What the task asks
Omit any picture, and return the remaining data exactly as written.

Picture-based spatial questions
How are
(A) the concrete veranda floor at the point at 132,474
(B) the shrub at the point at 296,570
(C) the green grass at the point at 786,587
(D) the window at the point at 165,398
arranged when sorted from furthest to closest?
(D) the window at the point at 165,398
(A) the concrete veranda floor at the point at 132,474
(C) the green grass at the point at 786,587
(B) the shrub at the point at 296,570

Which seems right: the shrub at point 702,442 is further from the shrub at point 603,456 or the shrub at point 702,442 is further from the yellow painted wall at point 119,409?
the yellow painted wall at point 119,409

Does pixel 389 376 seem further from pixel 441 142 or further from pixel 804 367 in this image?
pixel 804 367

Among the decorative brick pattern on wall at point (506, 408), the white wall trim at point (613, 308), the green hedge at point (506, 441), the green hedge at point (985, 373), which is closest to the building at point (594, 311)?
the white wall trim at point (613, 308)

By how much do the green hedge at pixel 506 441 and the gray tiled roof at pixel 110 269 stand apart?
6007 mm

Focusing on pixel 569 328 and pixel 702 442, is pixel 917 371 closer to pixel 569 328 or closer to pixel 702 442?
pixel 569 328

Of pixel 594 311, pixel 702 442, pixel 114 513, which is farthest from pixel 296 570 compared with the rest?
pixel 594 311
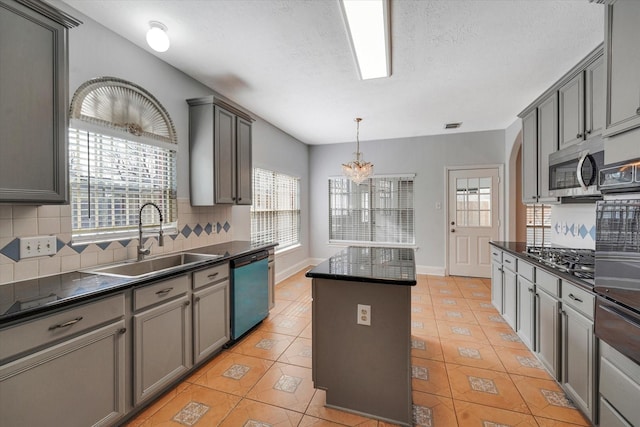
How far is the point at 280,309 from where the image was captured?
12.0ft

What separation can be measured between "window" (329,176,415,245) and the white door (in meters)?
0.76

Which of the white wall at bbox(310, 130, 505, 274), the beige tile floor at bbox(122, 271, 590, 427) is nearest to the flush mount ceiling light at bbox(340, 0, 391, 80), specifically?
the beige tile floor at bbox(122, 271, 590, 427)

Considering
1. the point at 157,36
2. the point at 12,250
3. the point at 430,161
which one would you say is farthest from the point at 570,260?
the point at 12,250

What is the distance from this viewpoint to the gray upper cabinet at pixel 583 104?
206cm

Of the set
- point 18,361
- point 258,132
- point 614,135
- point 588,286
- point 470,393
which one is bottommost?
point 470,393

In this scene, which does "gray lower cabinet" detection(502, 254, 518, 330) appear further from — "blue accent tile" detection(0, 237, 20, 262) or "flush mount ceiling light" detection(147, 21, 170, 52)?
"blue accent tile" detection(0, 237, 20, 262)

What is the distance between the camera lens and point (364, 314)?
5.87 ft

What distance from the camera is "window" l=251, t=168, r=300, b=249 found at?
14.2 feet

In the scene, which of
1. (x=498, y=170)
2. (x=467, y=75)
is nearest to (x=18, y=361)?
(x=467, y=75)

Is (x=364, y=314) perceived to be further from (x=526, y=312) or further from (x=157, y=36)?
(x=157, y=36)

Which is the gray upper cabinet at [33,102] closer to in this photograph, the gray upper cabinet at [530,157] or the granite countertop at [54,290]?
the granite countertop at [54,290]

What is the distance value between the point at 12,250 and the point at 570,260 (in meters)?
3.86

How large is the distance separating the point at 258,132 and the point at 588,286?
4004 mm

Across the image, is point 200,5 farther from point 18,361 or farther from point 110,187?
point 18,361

Full solution
How are
(A) the concrete veranda floor at the point at 132,474
(B) the shrub at the point at 296,570
(C) the green grass at the point at 786,587
(D) the window at the point at 165,398
arranged when sorted from furthest to closest?
(D) the window at the point at 165,398
(A) the concrete veranda floor at the point at 132,474
(C) the green grass at the point at 786,587
(B) the shrub at the point at 296,570

Which seems right: the shrub at point 702,442 is further from the shrub at point 603,456 or the shrub at point 702,442 is further from the yellow painted wall at point 119,409?
the yellow painted wall at point 119,409

Does pixel 389 376 seem further from pixel 441 142 or further from pixel 804 367 in this image?
pixel 804 367

Among the decorative brick pattern on wall at point (506, 408), the white wall trim at point (613, 308), the green hedge at point (506, 441), the green hedge at point (985, 373), which is closest to the building at point (594, 311)?
the white wall trim at point (613, 308)

By how much do the green hedge at pixel 506 441 and the gray tiled roof at pixel 110 269 stand apart?
6007 mm

Focusing on pixel 569 328 and pixel 702 442, is pixel 917 371 closer to pixel 569 328 or closer to pixel 702 442?
pixel 569 328

Of pixel 594 311, pixel 702 442, pixel 114 513, which is farthest from pixel 296 570 compared with the rest?
pixel 594 311
How far is the point at 280,309 from where the image was captured?
12.0ft

What separation can be measured between "window" (329,176,415,245) and the white door (in meters)?
0.76

Which of the white wall at bbox(310, 130, 505, 274), the beige tile floor at bbox(122, 271, 590, 427) is nearest to the flush mount ceiling light at bbox(340, 0, 391, 80), specifically?
the beige tile floor at bbox(122, 271, 590, 427)

Considering
1. the point at 157,36
2. the point at 12,250
3. the point at 430,161
which one would you say is farthest from the point at 570,260?
the point at 12,250

What is the distance from this viewpoint to the gray upper cabinet at pixel 583 104?
206cm

Of the set
- point 18,361
- point 258,132
- point 614,135
- point 588,286
- point 470,393
which one is bottommost?
point 470,393

In this scene, which does "gray lower cabinet" detection(502, 254, 518, 330) appear further from — "blue accent tile" detection(0, 237, 20, 262) or "flush mount ceiling light" detection(147, 21, 170, 52)?
"blue accent tile" detection(0, 237, 20, 262)

What is the distance between the camera lens and point (364, 314)?
5.87 ft

What distance from the camera is "window" l=251, t=168, r=300, b=249 found at?
14.2 feet

In the scene, which of
1. (x=498, y=170)
2. (x=467, y=75)
is nearest to (x=18, y=361)?
(x=467, y=75)

Is (x=364, y=314) perceived to be further from (x=526, y=312) or further from (x=157, y=36)?
(x=157, y=36)

Which is the gray upper cabinet at [33,102] closer to in this photograph, the gray upper cabinet at [530,157] or the granite countertop at [54,290]?
the granite countertop at [54,290]

What is the distance value between the point at 12,250 and the point at 570,260 (in meters)?
3.86

How large is the distance separating the point at 258,132 and the point at 588,286?
4004 mm

Across the image, is point 200,5 farther from point 18,361 or farther from point 110,187?
point 18,361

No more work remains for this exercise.